## SOURCE DOCUMENT
_ _ _ _ _

Re: Web citizens trying to kill Internet Explorer 6
- From: ZnU <znu@xxxxxxxxxxxx>
- Date: Wed, 12 Aug 2009 00:19:05 -0400
In article <mr-A77EC5.07352510082009@xxxxxxxxxxxxxxxxxxx>,
Sandman <mr@xxxxxxxxxxx> wrote:
In article <0001HW.C6A4B773001BDA47F01846D8@xxxxxxxxxxxxxxxxx>,
Fa-groon <fa-groon@xxxxxxx> wrote:
Yes it has. We should be much further along in the development
of personal computers than we are. Apple can't move us very far
because the Mac depends upon third-party developers whose
primary market is Windows. These developers don't develop for
the Mac, they PORT applications developed for Windows TO the
Mac.
This hasn't been true for a long long time.
I disagree. I know people who work for Adobe and they say that the
Mac versions of Adobe apps are merely ports of the Windows code.
This just isn't true. The Mac adobe apps are currently in the process
of being moved to Xcode, a Mac-only development environment. And in
the case of Adobe apps, they have never been ported to the Mac from
the PC versions.
They're already on Xcode. They had to be to make the Intel switch,
which is part of what took Adobe so long.

_ _ _ _ _

## PROVIDED MATERIAL
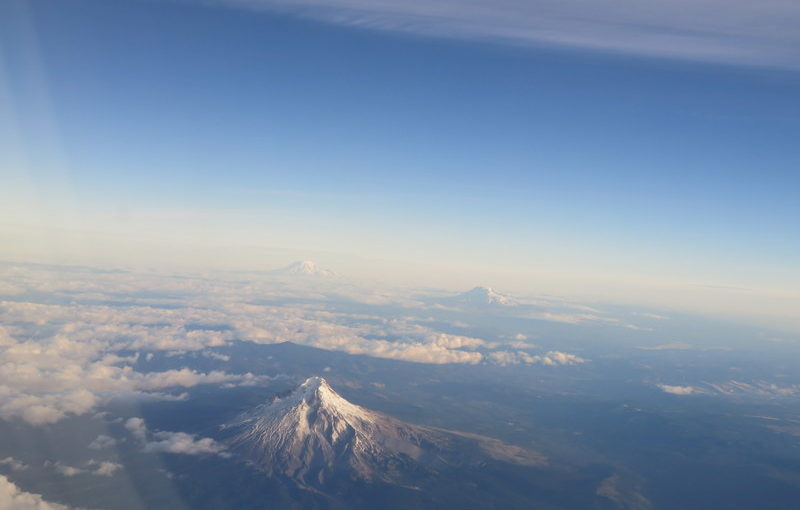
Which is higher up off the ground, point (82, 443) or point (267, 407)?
point (267, 407)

_ _ _ _ _

## REQUIRED ACTIONS
A - In the newsgroup post about Internet Explorer 6, what Mac-only development environment are Adobe's Mac apps said to be moving to?
B - Copy the newsgroup post about Internet Explorer 6 word for word from "I disagree. I" to "the PC versions.".

## EXPECTED RESULTS
A - Xcode.

B -
I disagree. I know people who work for Adobe and they say that the
Mac versions of Adobe apps are merely ports of the Windows code.
This just isn't true. The Mac adobe apps are currently in the process
of being moved to Xcode, a Mac-only development environment. And in
the case of Adobe apps, they have never been ported to the Mac from
the PC versions.